Americans Battling Communism Inc. (ABC) was an anti-communist organization created following an October 1947 speech by Pennsylvania Judge Blair Gunther that called for an "ABC movement" to educate America about communism. Chartered in November 1947 by Harry Alan Sherman, a local lawyer active in various anti-communist organizations, the group took part in such activities as blacklisting by disclosing the names of people suspected of being communists. Its members included local judges and lawyers active in the McCarthy-era prosecution of communists.

==History==
Americans Battling Communism, Inc. (ABC) was conceived in Pittsburgh when anti-communists in Western Pennsylvania expressed anxiety over what they saw as the infiltration of "Reds" into the Croatian Fraternal Order, a Croatian American society. In October 1947, Blair Gunther, an anti-communist local judge, organized a meeting of fifty prominent locals to discuss ways of campaigning against similar communist infiltration. Gunther spoke of the need to "expose the Reds" through "education" in the form an "ABC movement," which inspired the name.

ABC was chartered by lawyer Harry Alan Sherman in November 1947 as a "non-profit organization to combat Communism." The charter called for an "aggressive program for enlightening American people as to the purpose, the methods, and the agencies of the Communist organizations to the end that an enlightened and alerted public. . . shall take steps, including. . . security legislation as may be necessary to eliminate the threat posed by Communism to the American way of life."

The organization soon began to identify Communists or "left-wing sympathizers," whose names the local newspapers then published. A number of these people were immigrants who were threatened with deportation. Others were forced out of their jobs.

When Matt Cvetic, an FBI informant with a deteriorating relationship with the FBI, approached newspaperman James Moore with the offer of telling his anti-communist stories in early 1950, the newsman put him in touch with Gunther and Sherman. ABC came up with financial and other support, with Sherman becoming Cvetic's attorney and manager.

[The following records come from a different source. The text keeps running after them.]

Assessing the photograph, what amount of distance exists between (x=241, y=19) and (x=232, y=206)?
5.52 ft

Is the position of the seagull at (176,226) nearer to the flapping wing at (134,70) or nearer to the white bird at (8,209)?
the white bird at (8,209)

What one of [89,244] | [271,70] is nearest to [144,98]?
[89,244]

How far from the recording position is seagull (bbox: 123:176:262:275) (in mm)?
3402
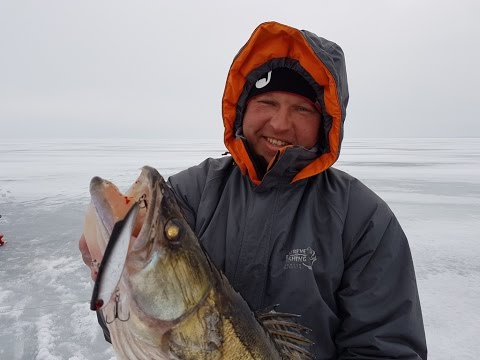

Left wing historian Daniel Leab argues that the organization was foremost a tool employed by Sherman for his personal purposes: "for much of its existence Americans Battling Communism was not much more than a façade that Sherman used to enhance his own prestige: thus, a press release would be sent out by Sherman, identifying him as the 'chairman of Americans Battling Communism: who would address the members of (you name it) on 'Communists in Our Midst' (or a similar topic)."

The group's membership included several Pennsylvania judges presiding over McCarthy-era trials against communists. Steven Nelson, one of the communists sent to jail in the McCarthy-era prosecutions, recalled his sedition trial under Judge Harry M. Montgomery, a member of ABC:

I asked the judge to tell me if it wasn't a fact that he was one of the founders of the Americans Battling Communism, an organization which had demanded my arrest and circulated propaganda against me. Yes, he admitted that he was one of the officers, 'but at the present time inactive' (he meant while in the courtroom).